* BEGIN ARTICLE *

This blog was originally published by our partners at Brainspace.
According to a report by IDC/EMC, the total amount of digital data in the world is forecasted to reach 44ZB by 2020. 90% of this digital data is unstructured, much of it generated from external sources such as websites, blogs, social media sites, and smartphone applications. However, a great amount of unstructured data is generated by organizations, most of which is untagged, uncategorized, stored indefinitely, and never used. The massive amounts of unstructured data generated from within organizations and from external sources are making it difficult for knowledge workers to do their jobs. IDC estimates that the average knowledge worker spends 36% of their day looking for and consolidating information that is spread across multiple systems. In addition, knowledge workers are unable to find the information they need to do their jobs 44% of the time.
When leveraging analytics technology in managed review, the power of defensible, highly prioritized reviews can be adapted to the needs of each case. Download this on-demand webinar to learn how reduce your review costs →
Using machine learning, organizations can help knowledge workers quickly and efficiently find the information they need. Organizations can use machine learning to manage unused operational data (dark data) and redundant, outdated, or trivial data (ROT) to help reduce the amount of information knowledge workers have to sift through. Machine learning can help improve the search and discovery of information by enabling multi-concept search that produces contextually relevant results. Organizations can also use machine learning to automate information gathering tasks such as taxonomy building, ontology building, tagging, and document classification freeing up time for knowledge workers to focus on core tasks.
Machine Learning Can Help Reduce Dark Data and ROT
Organizations are not only grappling with the speed in which unstructured data is now generated, but also the rapidly growing amount of dark data and ROT. According to the March 2016 Veritas Technologies Global Databerg report, approximately 85% of stored data is either dark data or ROT leaving only 15% of stored data to be classified by IT leaders as business critical information. The report also states that if dark data and ROT are not dealt with, by the year 2020, it will unnecessarily cost organizations worldwide a cumulative $3.3 trillion to manage.

* END ARTICLE *
* BEGIN DATA SHOWN *

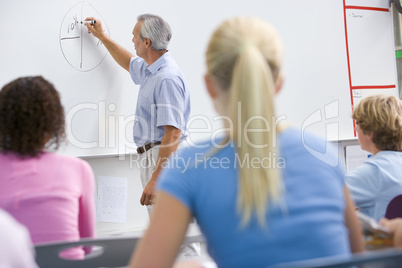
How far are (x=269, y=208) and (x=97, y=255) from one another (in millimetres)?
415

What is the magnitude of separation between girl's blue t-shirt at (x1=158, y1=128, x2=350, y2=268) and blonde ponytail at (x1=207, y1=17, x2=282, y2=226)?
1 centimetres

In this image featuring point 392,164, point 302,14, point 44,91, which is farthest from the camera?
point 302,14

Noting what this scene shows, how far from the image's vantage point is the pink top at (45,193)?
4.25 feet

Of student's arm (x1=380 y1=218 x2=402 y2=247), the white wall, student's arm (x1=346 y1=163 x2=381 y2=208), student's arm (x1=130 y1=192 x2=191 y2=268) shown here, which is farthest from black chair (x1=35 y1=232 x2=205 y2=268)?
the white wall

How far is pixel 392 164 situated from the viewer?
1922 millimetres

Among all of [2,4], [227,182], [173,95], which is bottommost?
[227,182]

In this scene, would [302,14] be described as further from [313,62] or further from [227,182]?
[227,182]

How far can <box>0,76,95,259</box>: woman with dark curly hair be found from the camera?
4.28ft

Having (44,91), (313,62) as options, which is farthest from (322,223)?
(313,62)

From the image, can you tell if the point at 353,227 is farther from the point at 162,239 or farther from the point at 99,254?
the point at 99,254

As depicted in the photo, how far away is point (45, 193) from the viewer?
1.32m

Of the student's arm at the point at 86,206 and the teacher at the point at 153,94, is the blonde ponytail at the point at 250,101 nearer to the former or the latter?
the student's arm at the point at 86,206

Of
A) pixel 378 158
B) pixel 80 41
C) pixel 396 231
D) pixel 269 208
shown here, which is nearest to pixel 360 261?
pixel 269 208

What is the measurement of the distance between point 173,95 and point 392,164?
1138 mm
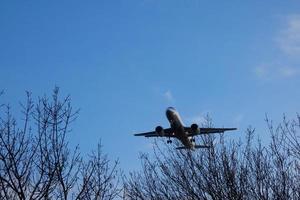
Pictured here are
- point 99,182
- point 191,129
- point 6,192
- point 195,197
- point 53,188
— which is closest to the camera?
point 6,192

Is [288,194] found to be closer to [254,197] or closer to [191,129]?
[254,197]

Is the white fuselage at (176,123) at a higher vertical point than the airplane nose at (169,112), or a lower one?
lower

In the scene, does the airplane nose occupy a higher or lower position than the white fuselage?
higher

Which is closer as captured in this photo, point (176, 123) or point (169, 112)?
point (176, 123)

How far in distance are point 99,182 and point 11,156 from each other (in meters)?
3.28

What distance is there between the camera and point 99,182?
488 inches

* END DATA SHOWN *
* BEGIN DATA SHOWN *

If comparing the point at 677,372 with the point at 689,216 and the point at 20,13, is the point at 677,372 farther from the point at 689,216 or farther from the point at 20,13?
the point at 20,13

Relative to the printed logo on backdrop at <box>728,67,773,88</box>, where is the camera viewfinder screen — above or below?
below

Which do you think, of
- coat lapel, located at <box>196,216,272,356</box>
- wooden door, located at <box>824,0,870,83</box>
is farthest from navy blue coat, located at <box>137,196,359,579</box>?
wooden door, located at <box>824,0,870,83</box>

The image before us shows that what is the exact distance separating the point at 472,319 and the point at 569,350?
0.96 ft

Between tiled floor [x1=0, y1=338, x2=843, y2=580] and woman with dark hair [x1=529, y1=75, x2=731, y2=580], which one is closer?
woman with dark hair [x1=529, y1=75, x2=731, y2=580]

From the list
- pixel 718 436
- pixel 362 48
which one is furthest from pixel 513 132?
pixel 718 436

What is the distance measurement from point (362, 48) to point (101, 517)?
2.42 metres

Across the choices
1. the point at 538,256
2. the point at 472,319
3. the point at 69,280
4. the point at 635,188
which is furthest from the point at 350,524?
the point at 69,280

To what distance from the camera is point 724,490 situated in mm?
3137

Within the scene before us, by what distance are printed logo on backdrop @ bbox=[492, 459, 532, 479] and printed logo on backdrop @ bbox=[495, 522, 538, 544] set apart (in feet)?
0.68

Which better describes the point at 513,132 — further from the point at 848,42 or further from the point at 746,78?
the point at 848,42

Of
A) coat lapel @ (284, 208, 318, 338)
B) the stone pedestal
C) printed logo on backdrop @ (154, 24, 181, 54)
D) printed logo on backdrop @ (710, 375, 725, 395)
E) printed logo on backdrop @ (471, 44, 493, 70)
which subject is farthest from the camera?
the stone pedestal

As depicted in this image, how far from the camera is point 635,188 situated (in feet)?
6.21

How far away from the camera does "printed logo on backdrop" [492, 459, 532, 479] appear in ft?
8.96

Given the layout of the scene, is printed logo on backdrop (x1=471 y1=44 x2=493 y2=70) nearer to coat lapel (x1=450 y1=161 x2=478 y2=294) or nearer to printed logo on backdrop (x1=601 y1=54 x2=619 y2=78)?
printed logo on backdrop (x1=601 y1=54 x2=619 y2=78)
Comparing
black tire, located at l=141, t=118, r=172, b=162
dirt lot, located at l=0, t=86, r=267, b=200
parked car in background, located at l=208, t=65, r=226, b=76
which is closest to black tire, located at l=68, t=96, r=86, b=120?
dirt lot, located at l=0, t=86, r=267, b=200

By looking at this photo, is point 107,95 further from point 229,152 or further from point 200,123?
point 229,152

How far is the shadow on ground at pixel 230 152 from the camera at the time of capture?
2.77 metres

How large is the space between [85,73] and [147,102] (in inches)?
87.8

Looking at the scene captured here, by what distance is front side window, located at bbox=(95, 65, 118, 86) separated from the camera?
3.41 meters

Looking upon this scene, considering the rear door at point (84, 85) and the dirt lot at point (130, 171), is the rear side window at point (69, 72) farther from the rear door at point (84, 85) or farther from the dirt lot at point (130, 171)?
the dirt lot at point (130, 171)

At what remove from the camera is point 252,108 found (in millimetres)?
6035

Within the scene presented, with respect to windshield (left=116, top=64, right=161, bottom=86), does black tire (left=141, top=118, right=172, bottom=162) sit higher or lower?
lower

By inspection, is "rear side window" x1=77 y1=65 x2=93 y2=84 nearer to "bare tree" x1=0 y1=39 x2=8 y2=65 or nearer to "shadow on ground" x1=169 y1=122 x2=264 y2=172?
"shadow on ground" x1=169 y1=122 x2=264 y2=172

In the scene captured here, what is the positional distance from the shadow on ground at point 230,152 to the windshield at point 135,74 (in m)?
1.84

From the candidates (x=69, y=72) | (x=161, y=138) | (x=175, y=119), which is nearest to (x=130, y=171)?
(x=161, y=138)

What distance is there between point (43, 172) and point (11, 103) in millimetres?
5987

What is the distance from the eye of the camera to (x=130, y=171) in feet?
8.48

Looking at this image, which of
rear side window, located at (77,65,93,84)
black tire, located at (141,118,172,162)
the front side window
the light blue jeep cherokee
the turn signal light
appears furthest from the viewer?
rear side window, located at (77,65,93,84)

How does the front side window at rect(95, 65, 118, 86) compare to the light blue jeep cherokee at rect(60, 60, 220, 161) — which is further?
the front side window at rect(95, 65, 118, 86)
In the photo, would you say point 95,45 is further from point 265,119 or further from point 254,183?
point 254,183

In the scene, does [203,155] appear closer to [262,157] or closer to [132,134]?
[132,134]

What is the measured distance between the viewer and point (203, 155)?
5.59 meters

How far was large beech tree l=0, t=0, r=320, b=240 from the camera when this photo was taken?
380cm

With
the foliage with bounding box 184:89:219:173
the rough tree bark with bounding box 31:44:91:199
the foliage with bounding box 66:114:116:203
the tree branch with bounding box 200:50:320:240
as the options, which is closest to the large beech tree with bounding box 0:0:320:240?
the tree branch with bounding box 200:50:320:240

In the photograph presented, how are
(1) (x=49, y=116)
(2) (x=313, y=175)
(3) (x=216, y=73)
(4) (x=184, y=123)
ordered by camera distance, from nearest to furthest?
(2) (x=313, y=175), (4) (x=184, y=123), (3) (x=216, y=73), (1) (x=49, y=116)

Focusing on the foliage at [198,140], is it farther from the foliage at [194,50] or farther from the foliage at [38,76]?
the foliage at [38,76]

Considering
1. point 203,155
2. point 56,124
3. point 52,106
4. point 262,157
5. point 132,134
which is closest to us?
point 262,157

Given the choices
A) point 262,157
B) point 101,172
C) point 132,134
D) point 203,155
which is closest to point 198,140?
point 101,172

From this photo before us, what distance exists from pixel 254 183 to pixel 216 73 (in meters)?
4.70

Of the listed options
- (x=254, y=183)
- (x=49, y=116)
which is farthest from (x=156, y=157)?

* END DATA SHOWN *
* BEGIN DATA SHOWN *

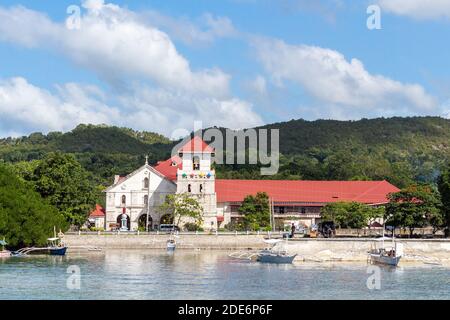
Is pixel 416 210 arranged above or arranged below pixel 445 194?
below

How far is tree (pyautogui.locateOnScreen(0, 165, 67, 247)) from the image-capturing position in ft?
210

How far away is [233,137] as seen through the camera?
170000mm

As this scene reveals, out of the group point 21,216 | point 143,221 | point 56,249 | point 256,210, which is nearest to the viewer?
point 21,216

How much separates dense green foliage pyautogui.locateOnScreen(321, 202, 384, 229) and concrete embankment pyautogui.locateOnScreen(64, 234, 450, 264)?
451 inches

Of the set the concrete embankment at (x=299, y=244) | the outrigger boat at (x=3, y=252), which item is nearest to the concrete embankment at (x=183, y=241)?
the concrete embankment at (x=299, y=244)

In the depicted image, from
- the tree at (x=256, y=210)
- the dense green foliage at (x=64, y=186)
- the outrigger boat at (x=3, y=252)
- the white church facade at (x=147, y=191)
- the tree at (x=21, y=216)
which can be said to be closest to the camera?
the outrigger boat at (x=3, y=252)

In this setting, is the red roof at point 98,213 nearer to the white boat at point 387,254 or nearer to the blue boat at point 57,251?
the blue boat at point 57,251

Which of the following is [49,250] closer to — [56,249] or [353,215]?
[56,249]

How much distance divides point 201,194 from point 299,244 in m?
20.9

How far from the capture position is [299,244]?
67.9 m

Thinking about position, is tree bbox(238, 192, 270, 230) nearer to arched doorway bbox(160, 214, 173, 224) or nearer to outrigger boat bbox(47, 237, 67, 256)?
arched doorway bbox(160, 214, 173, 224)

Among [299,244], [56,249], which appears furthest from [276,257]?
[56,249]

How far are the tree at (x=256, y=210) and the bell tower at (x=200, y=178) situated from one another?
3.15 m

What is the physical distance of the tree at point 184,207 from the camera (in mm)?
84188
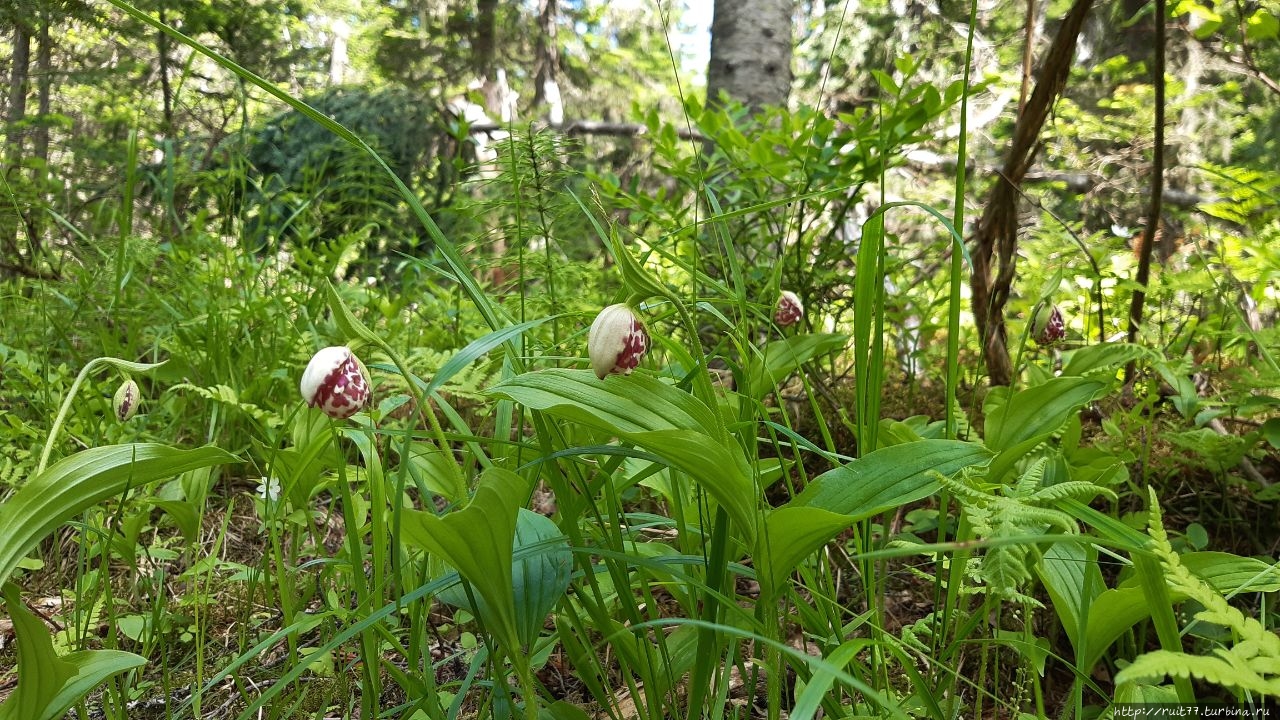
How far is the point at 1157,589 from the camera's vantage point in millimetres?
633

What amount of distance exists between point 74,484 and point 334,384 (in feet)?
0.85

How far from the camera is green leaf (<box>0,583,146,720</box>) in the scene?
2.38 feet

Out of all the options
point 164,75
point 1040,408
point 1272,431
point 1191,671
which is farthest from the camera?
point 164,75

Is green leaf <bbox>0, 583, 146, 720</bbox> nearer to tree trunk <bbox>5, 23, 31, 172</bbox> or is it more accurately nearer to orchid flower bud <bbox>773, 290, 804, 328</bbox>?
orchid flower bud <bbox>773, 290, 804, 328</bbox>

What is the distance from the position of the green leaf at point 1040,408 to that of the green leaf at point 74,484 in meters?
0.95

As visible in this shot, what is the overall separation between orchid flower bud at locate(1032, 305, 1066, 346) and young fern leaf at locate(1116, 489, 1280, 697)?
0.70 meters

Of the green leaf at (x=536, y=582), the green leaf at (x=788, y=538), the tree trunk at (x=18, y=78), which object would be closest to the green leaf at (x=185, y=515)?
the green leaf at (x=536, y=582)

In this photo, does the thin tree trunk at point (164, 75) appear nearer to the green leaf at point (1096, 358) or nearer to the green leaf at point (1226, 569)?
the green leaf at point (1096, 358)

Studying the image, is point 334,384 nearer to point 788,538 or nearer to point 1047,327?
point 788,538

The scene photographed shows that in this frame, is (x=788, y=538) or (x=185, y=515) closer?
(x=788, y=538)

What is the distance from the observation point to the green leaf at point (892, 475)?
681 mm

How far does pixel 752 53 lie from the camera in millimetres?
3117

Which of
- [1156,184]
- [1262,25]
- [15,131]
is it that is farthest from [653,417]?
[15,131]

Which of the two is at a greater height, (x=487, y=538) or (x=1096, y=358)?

* END DATA SHOWN *

EXERCISE SET |
1 > According to the blog post on machine learning and unstructured data, what share of stored data is either dark data or ROT?
2 > Pick up the blog post on machine learning and unstructured data after its final sentence and keep writing it.

ANSWERS PROVIDED |
1 > Approximately 85%.

2 >
When it comes to enterprise information ROT, sheer duplication is one of the biggest problems. In searching masses of information, knowledge workers often retrieve the same or similar information again and again. While exact duplicates can be easily detected by hash codes, machine learning methods go beyond that to bring together and prioritize versions, near-duplicates, and conceptually related material. Machine learning applied to search can also shed light on dark data, by expanding user searches with conceptually related material, and linking actively used documents with related material that has been gathered, but not yet been exploited.
“Brainspace’s core technologies in conceptual search, unsupervised learning, and natural language processing allow cutting through masses of unstructured data to find its core value,” says information retrieval pioneer Dave Lewis, who recently joined Brainspace as Chief Data Scientist. “The combination of these technologies with powerful visualizations means that no upfront cleanup, indexing, or coding is necessary before enterprise data can be analyzed and unsuspected connections uncovered.”
Machine Learning Allows Information Gathering Tasks to be Automated
Organizations that have yet to leverage machine learning often have teams of knowledge workers spending much of their time performing information gathering tasks such as taxonomy building, ontology building, tagging, and document classification. Many of these organizations are finding that the amount unstructured data generated from within the business is growing at a rate that is simply too much for knowledge workers to manually tag, classify, and maintain.
Machine learning allows information gathering tasks to be automated so that knowledge workers can focus on core tasks. Machine learning is also capable of performing these tasks at very high rates of speed, far beyond human capabilities.
It should be noted that a machine learning platform with strong document classification capabilities can actually reduce the need for traditional taxonomies/ontologies altogether.
Machine Learning Can Help Improve Search and Discovery of Information
Every second massive streams of unstructured data are generated from emails, social media sites, smartphones, sensors, wearable electronics, and many other data sources. The magnitude, variety, and velocity of unstructured data is staggering; for knowledge workers (and anyone looking for specific information), trying to find the information they need is like looking for a needle in an infinite number of haystacks.
Search engine companies like Google and Microsoft Bing are using machine learning and artificial intelligence to help millions upon millions of people search the web to find information about pretty much everything. According to the Internet Live Stats website, there are 55,218 Google searches every second at the time of this writing.
Knowledge workers need to find and use information from multiple sources
While Google and Microsoft Bing are using machine learning and artificial intelligence to improve the search and discovery of information on the web, knowledge workers often need to search for information that can only be found within organizations. Knowledge workers are often looking for information that may be found within document management systems, intranets, extranets, email archives, and portals. In order to successfully do their jobs, knowledge workers must quickly find and use information from many different sources including the web.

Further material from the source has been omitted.